13  Pure ML

Tip

We show an example using LASSO aproach

14 Pure ML approach (LASSO)

Start with all recurrence variables (EC in the following equation)

Say, 100 proxies (associated with outcome) were selected by LASSO approach (ML-hdPS)

14.1 Choose variables associated with outcome

proxy.dim <- out2 # from step 3
dim(proxy.dim) 
#> [1] 7585  143
proxy.dim$id <- proxy.dim$idx
proxy.dim$idx <- NULL
fullcovproxy.data <- merge(data.complete[,c("id",
                                    outcome, 
                                    exposure, 
                                    investigator.specified.covariates)], 
                       proxy.dim, by = "id")
dim(fullcovproxy.data)
#> [1] 3839  170
fullcovproxy.data$outcome <- as.numeric(I(fullcovproxy.data$diabetes=='Yes'))
fullcovproxy.data$exposure <- as.numeric(I(fullcovproxy.data$obese=='Yes'))
proxy.list <- names(out2[-1])
# out3$autoselected_covariate_df[,-1] for hybrid 
# out2 is from step2$recurrence_data
covarsTfull <- c(investigator.specified.covariates, proxy.list)
Y.form <- as.formula(paste0(c("outcome~ exposure", 
                              covarsTfull), collapse = "+") )
covar.mat <- model.matrix(Y.form, data = fullcovproxy.data)[,-1]
lasso.fit<-glmnet::cv.glmnet(y = fullcovproxy.data$outcome, 
                             x = covar.mat, 
                             type.measure='mse',
                             family="binomial",
                             alpha = 1, 
                             nfolds = 5)
coef.fit<-coef(lasso.fit,s='lambda.min',exact=TRUE)
sel.variables<-row.names(coef.fit)[which(as.numeric(coef.fit)!=0)]
proxy.list.sel.ml <- proxy.list[proxy.list %in% sel.variables]
length(proxy.list.sel.ml)
#> [1] 54
  • From all proxies, we try to identify proxies that are empirically associated with the outcome based on a multivariate LASSO (outcome with all proxies in one model).
  • Note that LASSO model is choosing variables based on association with the outcome conditional on the ’exposure`.
  • Variable selection is only happening for proxy variables.
  • Investigator specified variables are not being subject to variable selection.

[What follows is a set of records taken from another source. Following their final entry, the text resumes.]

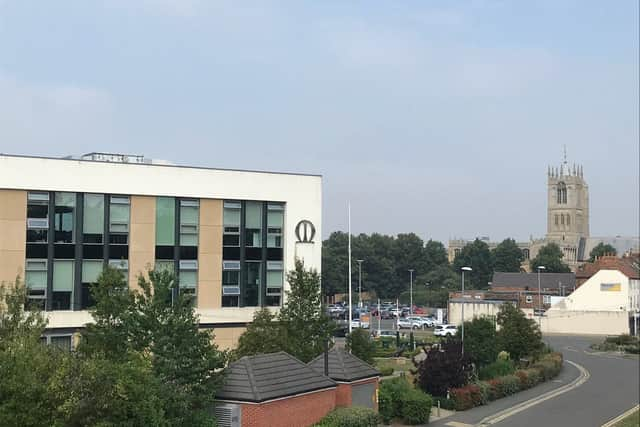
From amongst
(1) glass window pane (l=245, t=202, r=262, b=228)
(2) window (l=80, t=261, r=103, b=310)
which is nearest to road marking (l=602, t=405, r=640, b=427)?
(1) glass window pane (l=245, t=202, r=262, b=228)

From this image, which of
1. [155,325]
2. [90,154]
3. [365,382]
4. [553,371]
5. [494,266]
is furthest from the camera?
[494,266]

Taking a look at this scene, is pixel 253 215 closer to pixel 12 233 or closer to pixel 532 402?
pixel 12 233

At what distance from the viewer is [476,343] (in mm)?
45156

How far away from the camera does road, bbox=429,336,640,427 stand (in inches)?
1337

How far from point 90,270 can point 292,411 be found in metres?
16.7

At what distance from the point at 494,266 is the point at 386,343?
303 ft

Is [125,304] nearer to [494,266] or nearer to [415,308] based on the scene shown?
[415,308]

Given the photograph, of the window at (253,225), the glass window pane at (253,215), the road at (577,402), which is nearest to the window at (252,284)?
the window at (253,225)

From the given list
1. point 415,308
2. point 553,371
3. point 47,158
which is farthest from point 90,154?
point 415,308

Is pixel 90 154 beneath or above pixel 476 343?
above

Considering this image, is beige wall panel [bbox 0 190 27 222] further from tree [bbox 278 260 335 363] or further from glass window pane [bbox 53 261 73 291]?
tree [bbox 278 260 335 363]

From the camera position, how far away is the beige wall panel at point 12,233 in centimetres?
3688

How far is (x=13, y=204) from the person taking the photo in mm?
37344

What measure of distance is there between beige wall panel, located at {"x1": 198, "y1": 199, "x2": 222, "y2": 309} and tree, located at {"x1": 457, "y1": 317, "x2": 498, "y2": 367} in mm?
14402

14.2 Build model formula based on selected variables

covform <- paste0(investigator.specified.covariates, collapse = "+")
proxyform <- paste0(proxy.list.sel.ml, collapse = "+")
rhsformula <- paste0(c(covform, proxyform), collapse = "+")
ps.formula <- as.formula(paste0("exposure", "~", rhsformula))

Build propensity score model based on selected variables based on LASSO.

14.3 Fit the PS model

hdps.data <- fullcovproxy.data
require(WeightIt)
W.out <- weightit(ps.formula, 
                    data = hdps.data, 
                    estimand = "ATE",
                    method = "ps")

Propensity score model fit to be able to calculate the inverse probability weights.

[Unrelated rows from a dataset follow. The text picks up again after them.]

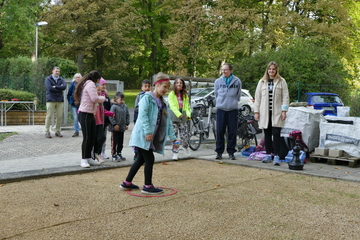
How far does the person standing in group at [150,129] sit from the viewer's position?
5656 mm

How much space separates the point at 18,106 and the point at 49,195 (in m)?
12.0

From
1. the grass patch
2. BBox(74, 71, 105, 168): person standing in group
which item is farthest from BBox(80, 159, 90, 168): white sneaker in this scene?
the grass patch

14.4 Obtain log-OR from unadjusted outcome model

out.formula <- as.formula(paste0("outcome", "~", "exposure"))
fit <- glm(out.formula,
            data = hdps.data,
            weights = W.out$weights,
            family= binomial(link = "logit"))
fit.summary <- summary(fit)$coef["exposure",
                                 c("Estimate", 
                                   "Std. Error", 
                                   "Pr(>|z|)")]
fit.summary[2] <- sqrt(sandwich::sandwich(fit)[2,2])
require(lmtest)
conf.int <- confint(fit, "exposure", level = 0.95, method = "hc1")
fit.summary_with_ci <- c(fit.summary, conf.int)
knitr::kable(t(round(fit.summary_with_ci,2))) 
Estimate Std. Error Pr(>|z|) 2.5 % 97.5 %
0.29 0.13 0 0.19 0.39

Summary of results (log-OR).